Content starts
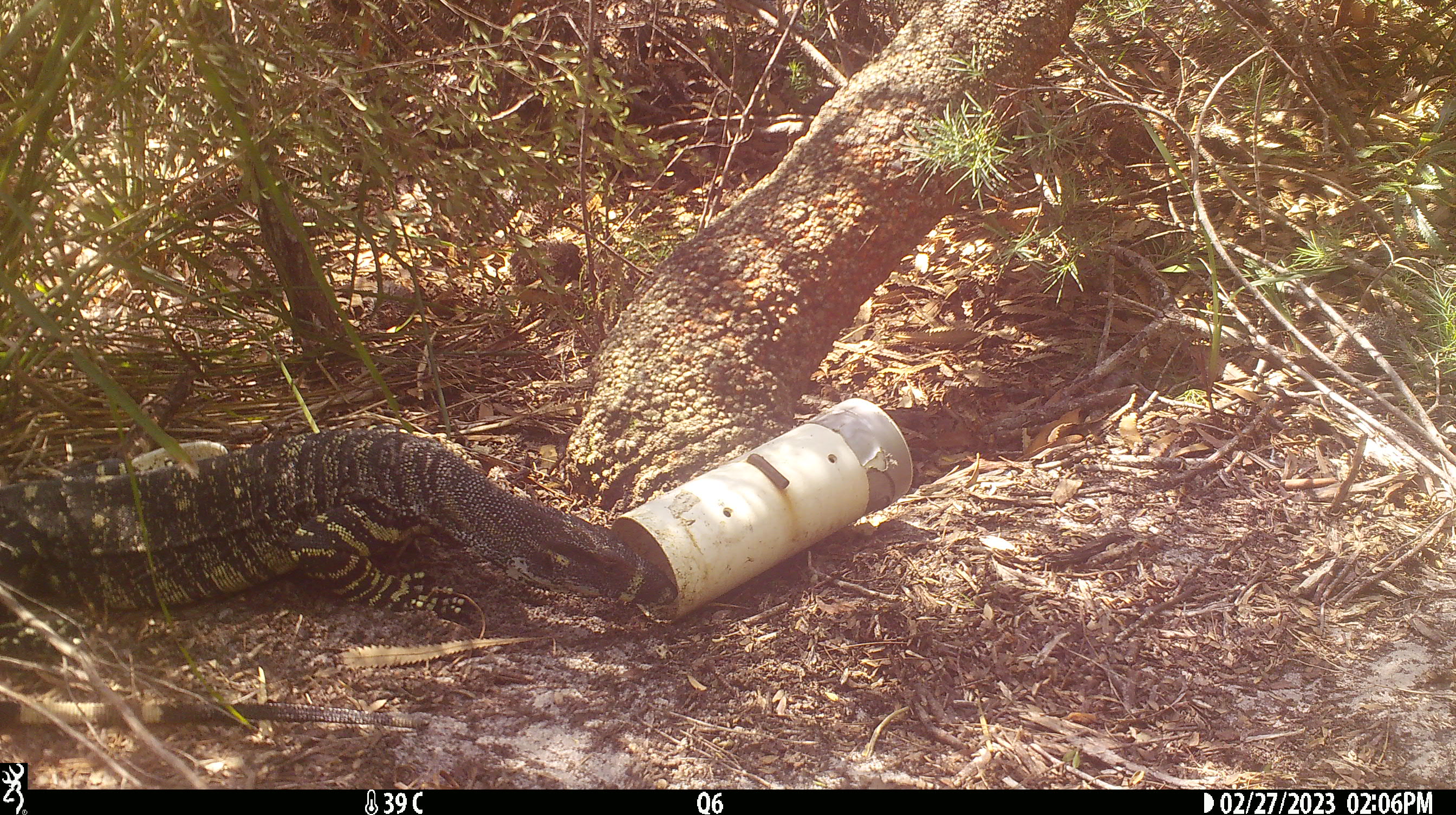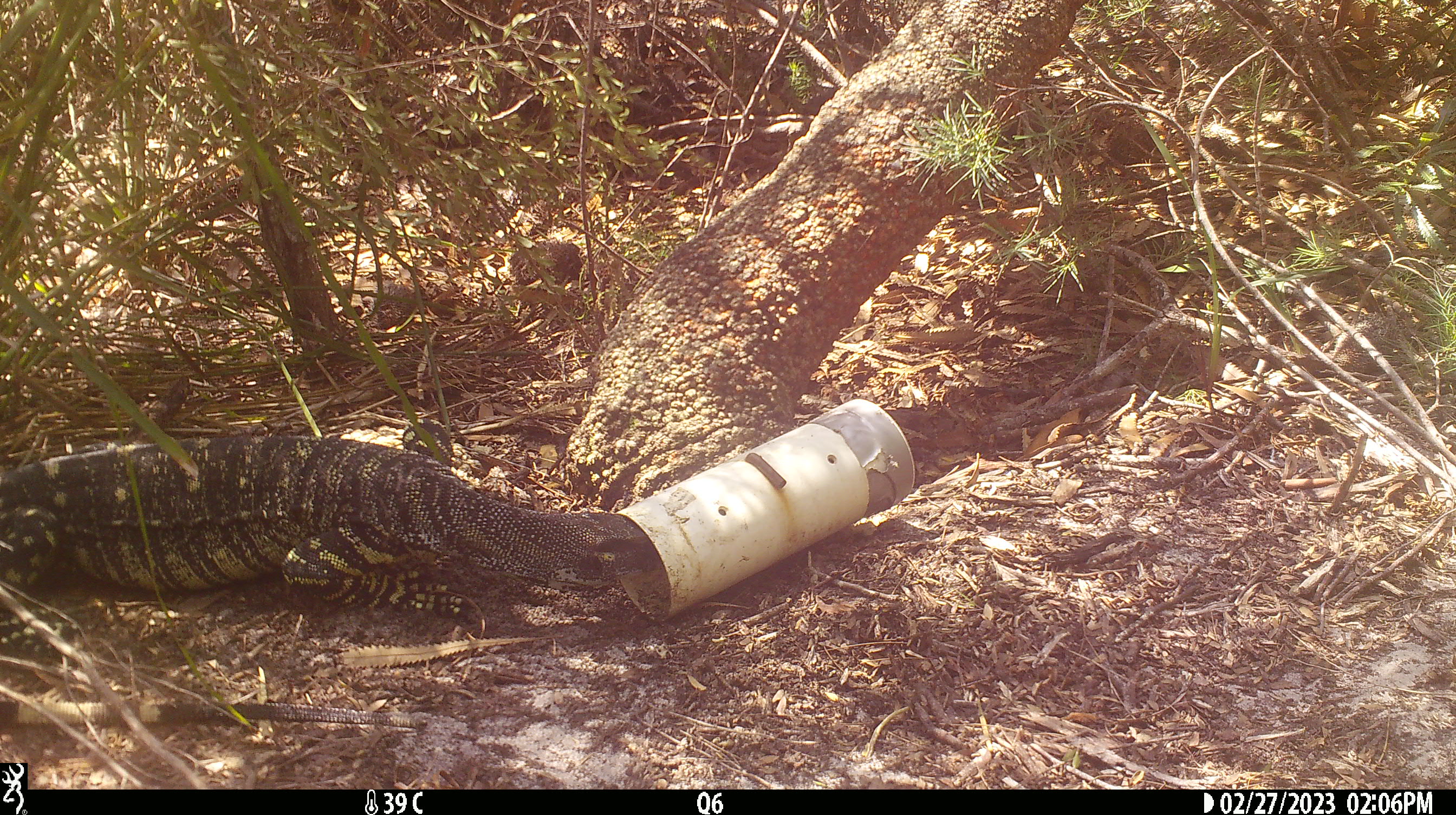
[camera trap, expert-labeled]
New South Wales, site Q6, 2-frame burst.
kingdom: Animalia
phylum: Chordata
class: Reptilia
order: Squamata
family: Varanidae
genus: Varanus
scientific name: Varanus varius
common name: lace monitor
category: goanna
Goanna (lace monitor) (Varanus varius).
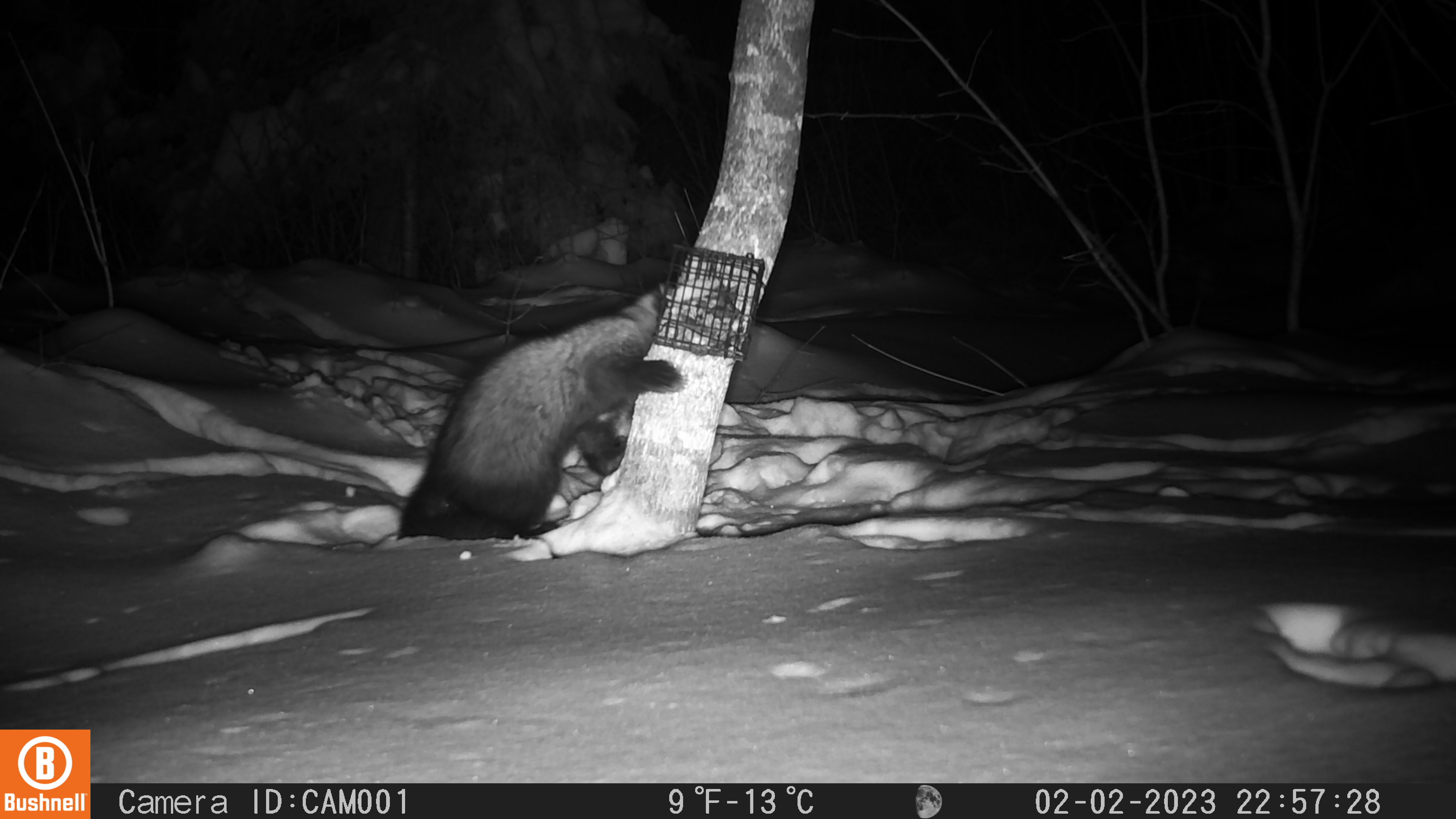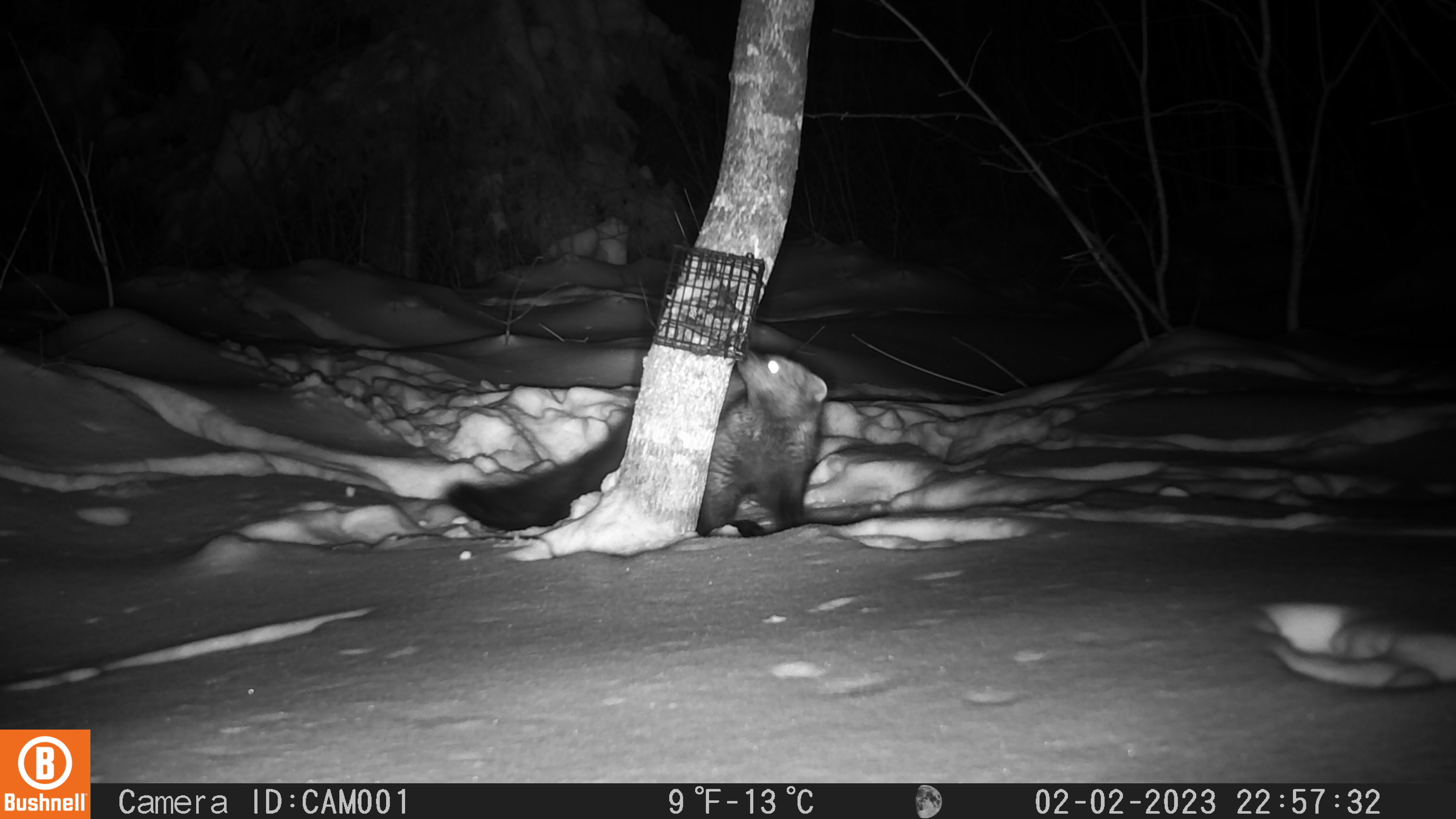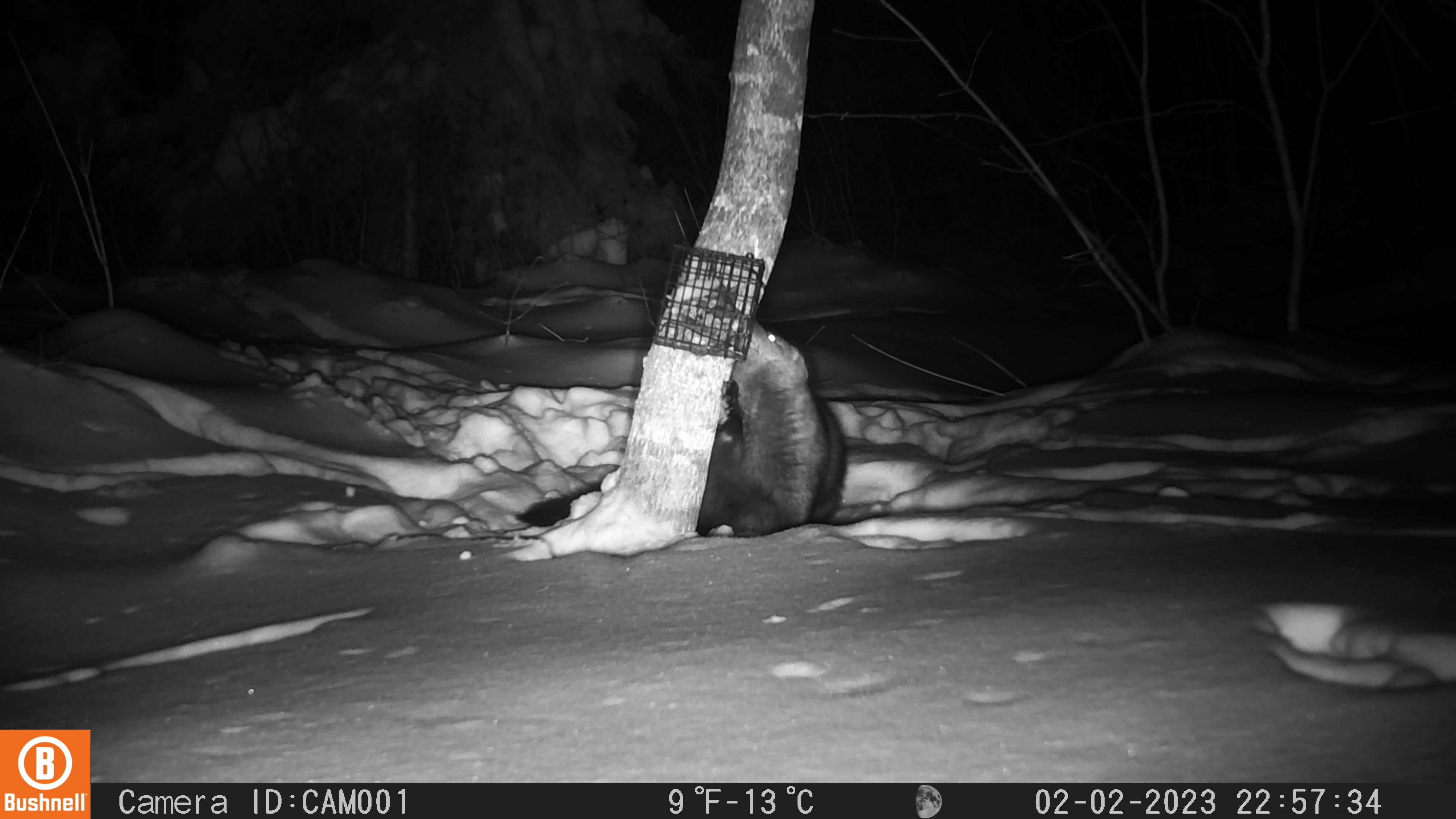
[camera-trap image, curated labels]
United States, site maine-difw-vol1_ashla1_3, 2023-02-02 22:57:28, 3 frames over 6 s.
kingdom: Animalia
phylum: Chordata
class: Mammalia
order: Carnivora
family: Mustelidae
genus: Pekania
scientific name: Pekania pennanti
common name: fisher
Fisher (Pekania pennanti).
Content ends
# Exercise instructions
A single number is the answer: the number of lines in the entries that contain "site".

# Written reply
2